A parte da decisão sumária que negou provimento ao recurso, por manifesta falta de fundamento – e que é a única que agora releva –, assentou nos seguintes fundamentos:
'[...] Pretendem, finalmente, os recorrentes que o Tribunal Constitucional aprecie a conformidade constitucional das normas dos artigos 64º, n.º 1, alínea f), e 122º do Regime do Arrendamento Urbano, por violação dos artigos 25º, n.º 1, e 64º, n.º s 1 e 3, alíneas a) e d), da Constituição (supra, 5.) Dispõe o artigo 64º, n.º 1, alínea f), do Regime do Arrendamento Urbano
(aprovado pelo DL n.º 321-B/90, de 15 de Outubro):
«Artigo 64º
(Casos de resolução pelo senhorio)
1. O senhorio só pode resolver o contrato se o arrendatário:
[...] f) Subarrendar ou emprestar, total ou parcialmente, o prédio arrendado, ou ceder a sua posição contratual, nos casos em que estes actos são ilícitos, inválidos por falta de forma ou ineficazes em relação ao senhorio, salvo o disposto no artigo 1049º do Código Civil;
[...]». E o artigo 122º do mesmo Regime determina o seguinte:
«Artigo 122º
(Cessão da posição do arrendatário)
1. A posição do arrendatário é transmissível por acto entre vivos, sem autorização do senhorio, a pessoas que no prédio arrendado continuem a exercer a mesma profissão.

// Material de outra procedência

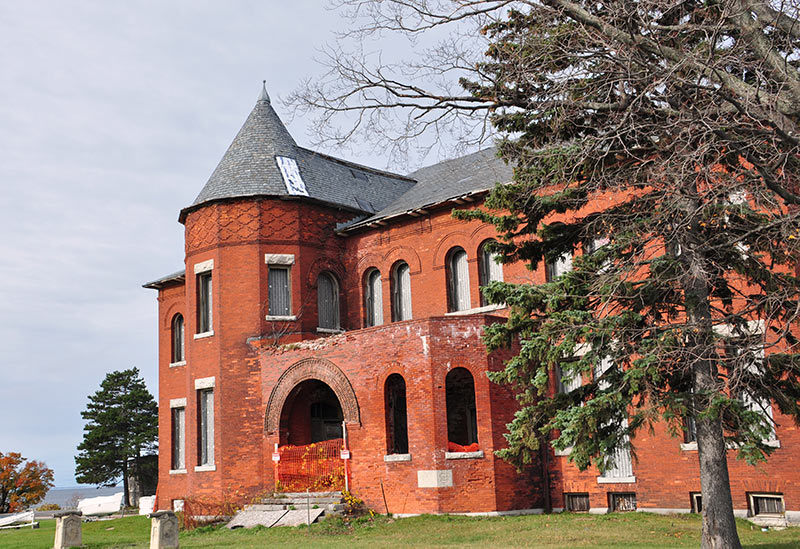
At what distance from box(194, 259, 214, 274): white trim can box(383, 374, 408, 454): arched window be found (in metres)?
7.67

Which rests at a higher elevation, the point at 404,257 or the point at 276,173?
the point at 276,173

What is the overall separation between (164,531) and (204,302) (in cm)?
1123

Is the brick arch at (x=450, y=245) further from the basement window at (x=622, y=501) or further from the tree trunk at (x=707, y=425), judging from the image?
the tree trunk at (x=707, y=425)

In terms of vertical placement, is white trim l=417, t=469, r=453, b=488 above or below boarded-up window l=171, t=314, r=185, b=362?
below

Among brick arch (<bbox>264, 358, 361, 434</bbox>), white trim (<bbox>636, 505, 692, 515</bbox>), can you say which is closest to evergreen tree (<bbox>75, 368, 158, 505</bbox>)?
brick arch (<bbox>264, 358, 361, 434</bbox>)

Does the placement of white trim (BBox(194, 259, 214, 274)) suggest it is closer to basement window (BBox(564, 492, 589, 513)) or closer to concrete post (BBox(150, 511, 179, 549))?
concrete post (BBox(150, 511, 179, 549))

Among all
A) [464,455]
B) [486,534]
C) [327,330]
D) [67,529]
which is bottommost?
[486,534]

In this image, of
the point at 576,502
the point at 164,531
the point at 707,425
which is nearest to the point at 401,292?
the point at 576,502

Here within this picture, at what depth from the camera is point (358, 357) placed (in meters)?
22.0

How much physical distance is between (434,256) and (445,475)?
7.69 meters

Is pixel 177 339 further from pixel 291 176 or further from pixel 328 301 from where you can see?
pixel 291 176

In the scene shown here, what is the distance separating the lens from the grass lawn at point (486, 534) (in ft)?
50.0

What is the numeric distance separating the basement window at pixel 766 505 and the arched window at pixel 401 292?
11683 millimetres

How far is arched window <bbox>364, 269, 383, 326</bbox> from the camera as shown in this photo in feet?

2. A cessão deve ser celebrada por escrito, sob pena de nulidade». Os preceitos constitucionais invocados pelos recorrentes estabelecem:
· o artigo 25º, n.º 1, que «[a] integridade moral e física das pessoas é inviolável»;
· o artigo 64º, n.º 1, que «[t]odos têm direito à protecção da saúde e o dever de a defender e promover»;
· o artigo 64º, n.º 3, alíneas a) e d), que «[p]ara assegurar o direito
à protecção da saúde, incumbe prioritariamente ao Estado [g]arantir o acesso de todos os cidadãos, independentemente da sua condição económica, aos cuidados da medicina preventiva, curativa e de reabilitação», bem como «[d]isciplinar e fiscalizar as formas empresariais e privadas da medicina, articulando-as com o serviço nacional de saúde, por forma a assegurar, nas instituições de saúde públicas e privadas, adequados padrões de eficiência e de qualidade». Violarão as mencionadas normas do Regime do Arrendamento Urbano as normas constitucionais acabadas de assinalar?
A resposta é evidentemente negativa. As normas legais que regulam a resolução do contrato de arrendamento pelo senhorio ou os requisitos da cessão da posição do arrendatário limitam-se a dispor sobre os poderes do senhorio e do arrendatário, nada dispondo sobre os direitos aos cuidados da medicina, alegadamente violados com o despejo do imóvel locado. Violação que, aliás, os recorrentes nenhum interesse pessoal e directo têm em invocar, dado que não são os titulares de tais direitos. Tendo tais normas legais um objecto diverso do das normas constitucionais identificadas pelos recorrentes, não se alcança em que medida podem com elas entrar em colisão. Assim, se alguns efeitos desfavoráveis porventura pudessem decorrer para os beneficiários das normas constitucionais invocadas, tais efeitos não resultariam de qualquer desconformidade constitucional das normas de direito ordinário impugnadas pelos recorrentes; seriam antes consequência da ineficácia em relação ao senhorio da cessão da posição contratual do arrendatário, que vem dada como provada pelas instâncias.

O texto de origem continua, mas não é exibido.